> **Extract**:
I have been involved in elections in India from the third general election for the Lok Sabha held in 1962 as a young magistrate and then in 1967 as a Collector. Then there was a gap. Since 1984, I have directly participated as a candidate in elections for both the state assembly and the Lok Sabha. And all the elections I have conducted and contested have been in Bihar and later Jharkhand - states known for electoral malpractices and violence. Let me confess that I have never seen an election in all my life like one taking place now in West Bengal.
Mamata Banerjee of the Trinamool Congress (TMC) has been in power in Bengal for ten years. It is natural for her to defend her turf and convince people to give her a third term. The Left and the Congress have over the years ceded ground to the BJP, which has now emerged as the main challenger to the TMC. They had won only three seats in the last election but during the intervening period of five years, they have used (or misused) their vast resources in terms of money and muscle power to position themselves as the real opposition in Bengal. And as always, it has converted these democratic elections into a war. The responsibility for conducting elections in India is cast upon the Election Commission of India which is supposed to be an impartial body. No free, fair and impartial election is possible if this quality of the Commission is compromised. Unfortunately, like all other constitutional bodies today, the Commission too has lost its elan and is not the body it was envisaged to be by the Constitution. Its impartiality has been seriously under question for sometime now and after the mindless action of a 24-hour ban against the Chief Minister of West Bengal, it seems to have lost whatever credibility it had.
This is an unprecedented step, even in the chequered history of the Commission. She has been punished for words and sentences uttered by her. I am not going into the details here. But the words she spoke are far less objectionable than the utterances of the Prime Minister and the Home Minister. I am aware of the fact that asking for votes in the name of community, caste, religion, sect or region is forbidden. But what happens when the Prime Minister goes to the neighbouring country of Bangladesh in the midst of elections and visits a shrine and temple of a certain community, returns to India, and openly tells that community in West Bengal of his exploits in Bangladesh? Is he not openly and unabashedly asking for their votes on the basis of caste? The 'Jai Sri Ram' invocation is a purely religious slogan which is freely used in election rallies by the BJP leaders to rouse the masses in order to garner their votes. Does it not amount to inciting religious sentiment? The Prime Minister and Home Minister openly incite the people to punish the TMC because it is encouraging minority communalism. Are they not, by making this charge, openly asking the majority community to vote for it? In the road shows of the Home Minister and other BJP leaders, people dressed as Hindu gods and goddesses can be clearly seen. Is that not asking for votes in the name of a particular religion? Or is it that these people are too high and mighty for the Election Commission to even consider suitable action against them?

Records from a data collection:
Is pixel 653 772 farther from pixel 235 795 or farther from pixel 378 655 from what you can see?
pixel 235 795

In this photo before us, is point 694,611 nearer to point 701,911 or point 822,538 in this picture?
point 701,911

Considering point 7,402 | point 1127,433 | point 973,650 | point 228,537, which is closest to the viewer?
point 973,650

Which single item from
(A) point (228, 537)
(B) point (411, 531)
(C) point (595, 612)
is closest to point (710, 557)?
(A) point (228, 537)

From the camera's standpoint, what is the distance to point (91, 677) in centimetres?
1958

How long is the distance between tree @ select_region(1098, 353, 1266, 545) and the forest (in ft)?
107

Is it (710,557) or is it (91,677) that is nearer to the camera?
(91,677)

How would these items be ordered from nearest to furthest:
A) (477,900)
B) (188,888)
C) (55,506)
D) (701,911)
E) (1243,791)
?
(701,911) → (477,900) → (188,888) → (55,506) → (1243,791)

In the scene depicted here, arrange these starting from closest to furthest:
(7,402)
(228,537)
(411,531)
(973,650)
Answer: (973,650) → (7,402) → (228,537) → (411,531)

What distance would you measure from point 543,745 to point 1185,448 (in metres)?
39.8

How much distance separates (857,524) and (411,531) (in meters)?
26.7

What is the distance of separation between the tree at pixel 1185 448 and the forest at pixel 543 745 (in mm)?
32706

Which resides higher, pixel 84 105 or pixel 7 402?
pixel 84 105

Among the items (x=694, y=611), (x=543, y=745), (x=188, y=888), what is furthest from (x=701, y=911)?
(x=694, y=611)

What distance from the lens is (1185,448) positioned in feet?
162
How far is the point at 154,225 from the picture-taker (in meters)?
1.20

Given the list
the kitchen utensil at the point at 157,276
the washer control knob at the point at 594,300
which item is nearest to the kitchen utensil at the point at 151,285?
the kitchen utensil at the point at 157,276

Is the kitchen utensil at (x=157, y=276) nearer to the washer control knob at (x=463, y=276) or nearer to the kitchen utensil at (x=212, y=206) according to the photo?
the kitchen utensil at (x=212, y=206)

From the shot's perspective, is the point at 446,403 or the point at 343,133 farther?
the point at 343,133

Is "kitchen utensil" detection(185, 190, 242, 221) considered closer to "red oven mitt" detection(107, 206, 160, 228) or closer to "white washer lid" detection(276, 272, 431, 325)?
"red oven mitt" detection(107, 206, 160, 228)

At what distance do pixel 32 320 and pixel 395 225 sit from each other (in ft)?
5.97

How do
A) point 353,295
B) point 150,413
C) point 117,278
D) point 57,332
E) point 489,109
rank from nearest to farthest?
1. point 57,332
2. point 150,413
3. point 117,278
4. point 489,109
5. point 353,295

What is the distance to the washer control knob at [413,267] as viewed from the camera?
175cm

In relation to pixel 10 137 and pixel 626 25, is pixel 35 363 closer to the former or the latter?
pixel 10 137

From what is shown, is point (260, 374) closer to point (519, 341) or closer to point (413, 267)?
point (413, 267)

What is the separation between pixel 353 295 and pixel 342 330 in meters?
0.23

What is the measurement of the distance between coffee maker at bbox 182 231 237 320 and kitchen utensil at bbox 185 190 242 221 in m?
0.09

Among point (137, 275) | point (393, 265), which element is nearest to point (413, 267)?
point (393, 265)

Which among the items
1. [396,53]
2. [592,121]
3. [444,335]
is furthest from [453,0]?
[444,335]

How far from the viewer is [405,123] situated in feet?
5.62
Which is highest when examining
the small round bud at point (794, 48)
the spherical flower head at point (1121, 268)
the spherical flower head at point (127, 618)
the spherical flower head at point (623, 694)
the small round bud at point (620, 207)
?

> **What is asked**: From the essay on the West Bengal election, extract the passage that opens with the words "I have been" and closes with "in West Bengal.", reproducing it word for word.

> **Exercise output**:
I have been involved in elections in India from the third general election for the Lok Sabha held in 1962 as a young magistrate and then in 1967 as a Collector. Then there was a gap. Since 1984, I have directly participated as a candidate in elections for both the state assembly and the Lok Sabha. And all the elections I have conducted and contested have been in Bihar and later Jharkhand - states known for electoral malpractices and violence. Let me confess that I have never seen an election in all my life like one taking place now in West Bengal.